Electric car sales could fall nearly 30% if Trump eliminates tax incentives

If US President-elect Donald Trump and his team abolish the $7,500 federal tax incentive for electric vehicles (EVs), the impact will be huge.

The Biden administration ’s Inflation Reduction Act (IRA) provides this tax credit for personal electric vehicles , along with other incentives for commercial electric vehicles and battery manufacturing. Since its enactment in 2022, the law has led to a surge in electric vehicle sales.

In 2023, the first full year of the incentives, electric vehicle sales increased 46% year-over-year to nearly 1.19 million units from just 813,000 in 2022, according to data from auto research and valuation firm Kelley Blue Book.

A recent report titled “The Impact of ‘Buy American’: Electric Vehicles and the Inflation Reduction Act” by researchers Joseph Shapiro, Hunt Allcott, and Felix Tintelnot quantified the impact of this tax incentive.

Based on modeling and simulations, the report estimates that electric vehicle sales in the U.S. would fall 27% if the tax credit were eliminated, with electric vehicle registrations falling from nearly 1.19 million to 867,000. Bloomberg News first reported the results.

“We took data from summer 2023, applied current supply and demand conditions, and then removed the electric vehicle tax incentive to see how sales would fall,” Joseph Shapiro, associate professor of economics at UC Berkeley and co-author of the report, explained to Yahoo Finance.

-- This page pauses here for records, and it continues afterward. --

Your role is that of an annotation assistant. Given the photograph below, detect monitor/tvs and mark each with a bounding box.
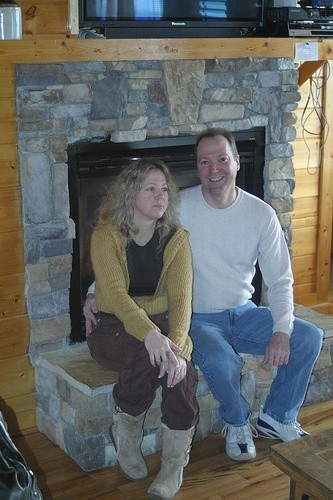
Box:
[77,0,264,38]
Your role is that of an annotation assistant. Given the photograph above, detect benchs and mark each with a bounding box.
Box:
[35,306,333,472]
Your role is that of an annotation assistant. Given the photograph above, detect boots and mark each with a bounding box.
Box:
[109,403,148,481]
[146,422,195,500]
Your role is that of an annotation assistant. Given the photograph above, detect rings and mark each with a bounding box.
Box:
[176,371,180,375]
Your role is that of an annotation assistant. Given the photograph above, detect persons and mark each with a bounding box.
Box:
[86,158,200,500]
[83,128,323,461]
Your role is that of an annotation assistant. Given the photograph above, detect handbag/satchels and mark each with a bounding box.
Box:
[0,412,42,500]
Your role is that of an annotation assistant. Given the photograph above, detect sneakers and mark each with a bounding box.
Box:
[254,405,310,442]
[221,421,258,461]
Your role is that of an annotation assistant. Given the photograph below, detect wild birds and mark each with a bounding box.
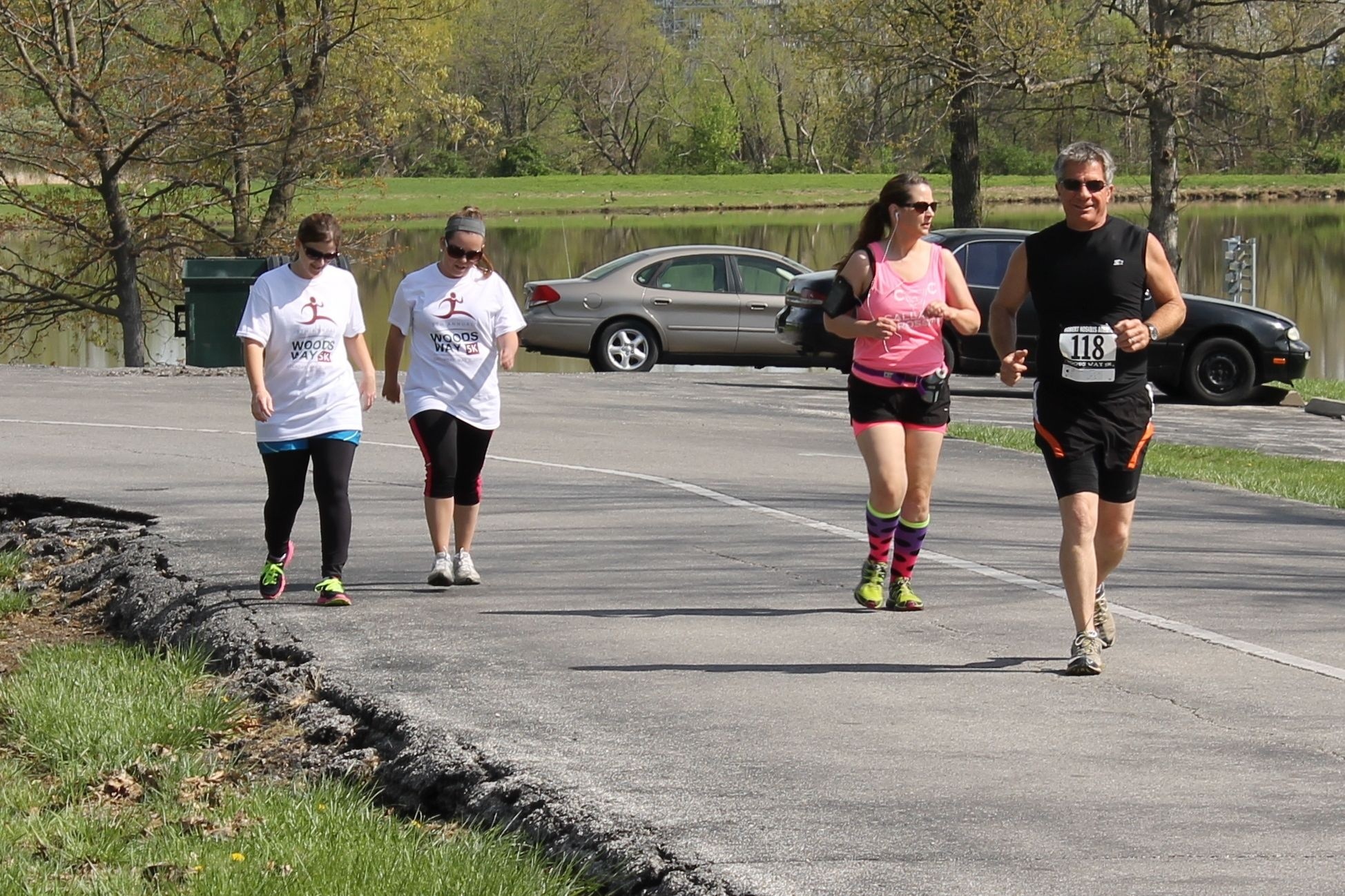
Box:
[601,190,618,206]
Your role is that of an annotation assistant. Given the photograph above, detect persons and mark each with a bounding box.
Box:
[988,140,1187,675]
[823,171,981,610]
[379,205,527,589]
[235,214,376,609]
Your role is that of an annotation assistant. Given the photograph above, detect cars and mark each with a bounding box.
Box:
[773,228,1312,406]
[515,245,821,374]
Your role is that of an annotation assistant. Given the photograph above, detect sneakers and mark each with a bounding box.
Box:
[1068,628,1107,676]
[454,548,481,585]
[258,540,294,599]
[427,552,454,586]
[1093,582,1116,647]
[314,576,351,606]
[854,558,888,609]
[886,577,926,610]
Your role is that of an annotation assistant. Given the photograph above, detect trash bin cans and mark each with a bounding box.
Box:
[266,252,352,271]
[174,256,266,367]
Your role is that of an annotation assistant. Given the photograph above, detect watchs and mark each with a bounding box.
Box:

With sales growth of nearly 40% last year, losing the tax credit would be “a significant change,” Shapiro said. “$7,500 is not a small number,” he said.

However, Associate Professor Shapiro also noted that while a 27% drop is significant, the actual impact may not be that severe. He said the electric vehicle market is still growing rapidly and the loss of incentives may only cause sales to “flatten.”

At the same time, Shapiro and his co-authors note that the current tax incentive design is not very effective. They propose different subsidies for different types of vehicles. For example, some large electric vehicles cause “significant negative externalities” such as a higher risk of serious accidents and higher energy consumption.

“We are currently applying the same $7,500 subsidy to most cars, while we should prioritize lower subsidies for cars with higher social costs. This would make the subsidies more beneficial to society,” Shapiro said.

In the short term, the removal of the tax incentives will make it difficult for EV manufacturers to make up for the shortfall, possibly by cutting prices further. “Without the incentives, EV prices will rise significantly, putting downward pressure on sales in the coming years unless manufacturers offset the impact by cutting prices,” said Morgan Stanley analyst Adam Jonas.

Morgan Stanley predicts that companies like Lucid, Rivian, and Tesla will be hit hardest if the incentives are eliminated. However, in the long term, they believe that the use of electric vehicles will not slow down, as technological innovation and production scale will reduce costs and improve efficiency.